Lynne MacFadgen

"She also credits the program for helping her to refine her personal vision and expand her horizons – she describes being 'transformed both personally and professionally' by her EdD experience."

Year Graduated: 2007
Educational Leadership EdD

Thesis: Mature Students In The Persistence Puzzle: An Exploration Of The Factors That Contribute To Adult Learners’ Quality Of Life And Retention In Post-Secondary Education.

Fears and apprehensions of an adult learner returning to schools after twenty years are now something of the past. Lynne graduated with her EdD in Educational Leadership in 2007; completing her studies in exactly three years. She attributes this fast pace completion to a grant from the Canadian Council on Learning (CCL) that she was able to apply for and secure independently because she was enrolled in the EdD program. With this grant, Lynne took one year away from work to conduct research and concentrate on an in-depth investigation into mature students’ persistence in post-secondary education.

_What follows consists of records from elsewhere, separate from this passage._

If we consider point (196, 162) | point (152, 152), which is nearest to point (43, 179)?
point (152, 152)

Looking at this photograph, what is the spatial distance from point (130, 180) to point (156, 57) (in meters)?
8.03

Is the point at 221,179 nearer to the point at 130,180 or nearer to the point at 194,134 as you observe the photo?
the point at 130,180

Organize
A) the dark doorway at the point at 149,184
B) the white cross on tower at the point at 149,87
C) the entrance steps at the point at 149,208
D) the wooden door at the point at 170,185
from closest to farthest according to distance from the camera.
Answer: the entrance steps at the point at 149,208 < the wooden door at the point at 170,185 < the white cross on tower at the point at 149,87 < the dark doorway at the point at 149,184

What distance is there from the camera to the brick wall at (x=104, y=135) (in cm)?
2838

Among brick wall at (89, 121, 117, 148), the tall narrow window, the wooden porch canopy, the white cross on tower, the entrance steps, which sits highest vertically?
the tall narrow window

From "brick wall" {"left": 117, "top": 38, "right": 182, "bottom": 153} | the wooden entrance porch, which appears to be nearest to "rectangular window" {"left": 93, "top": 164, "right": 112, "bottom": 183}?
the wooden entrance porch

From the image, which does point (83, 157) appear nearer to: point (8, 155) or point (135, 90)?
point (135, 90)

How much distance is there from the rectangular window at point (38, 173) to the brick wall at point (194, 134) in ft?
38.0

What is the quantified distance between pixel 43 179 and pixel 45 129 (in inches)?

When Lynne first joined the program, she was a Student Recruitment and Retention Services Coordinator at Malaspina University-College (now Vancouver Island University). Enrolled in the Vancouver Cohort in 2004, Lynne remembers some of the challenges she had to overcome to be part of the program. One such challenge was living on Vancouver Island and having to cross the Georgian Strait to Vancouver one weekend/month for two years to attend classes. This also meant being away from her school-aged children on an ongoing basis.

Despite the challenges, Lynne is glad she chose this EdD program because of its practical focus on educational leadership policies and practices in a diverse range of post-secondary settings. Additionally, the CCL Research Grant presented Lynne with opportunities to share her research findings with adult educators, researchers, and community practitioners across Canada – she says that the EdD program provided the strong platform and launch for this knowledge exchange activity.

Among the other things that she takes away from the program is the strong circle of friends and colleagues that were established during her studies. Lynne says that the cohort model provided built-in opportunities for ongoing support and stimulation. Lynne points out that the learning community format enriched her learning experience at SFU. She also credits the program for helping her to refine her personal vision and expand her horizons – she describes being “transformed both personally and professionally” by her EdD experience.

Lynne is quick to acknowledge the administrative support and encouragement she received in the program. She specifically acknowledges Geoff Madoc-Jones, the Program Coordinator, who challenged the cohort “to rise to the occasion” on a regular basis and who consistently provided that level of support to her as her dissertation supervisor.

Lynne continues to apply what she’s learned in her position at Vancouver Island University. In the Fall of 2008, she taught a leadership course in the Women’s Studies Department (Young Women in Leadership) and conducted some consultative research in the field of adult literacy. As she reflects on her past three years earning her doctorate degree, Lynne says that she has come full circle – from entering her first summer session in July 2004 to successfully defending her dissertation in December 2007 – and she is gratified that she is now in a much stronger position to integrate her teaching, educational leadership, and applied research skills and work experiences at the university.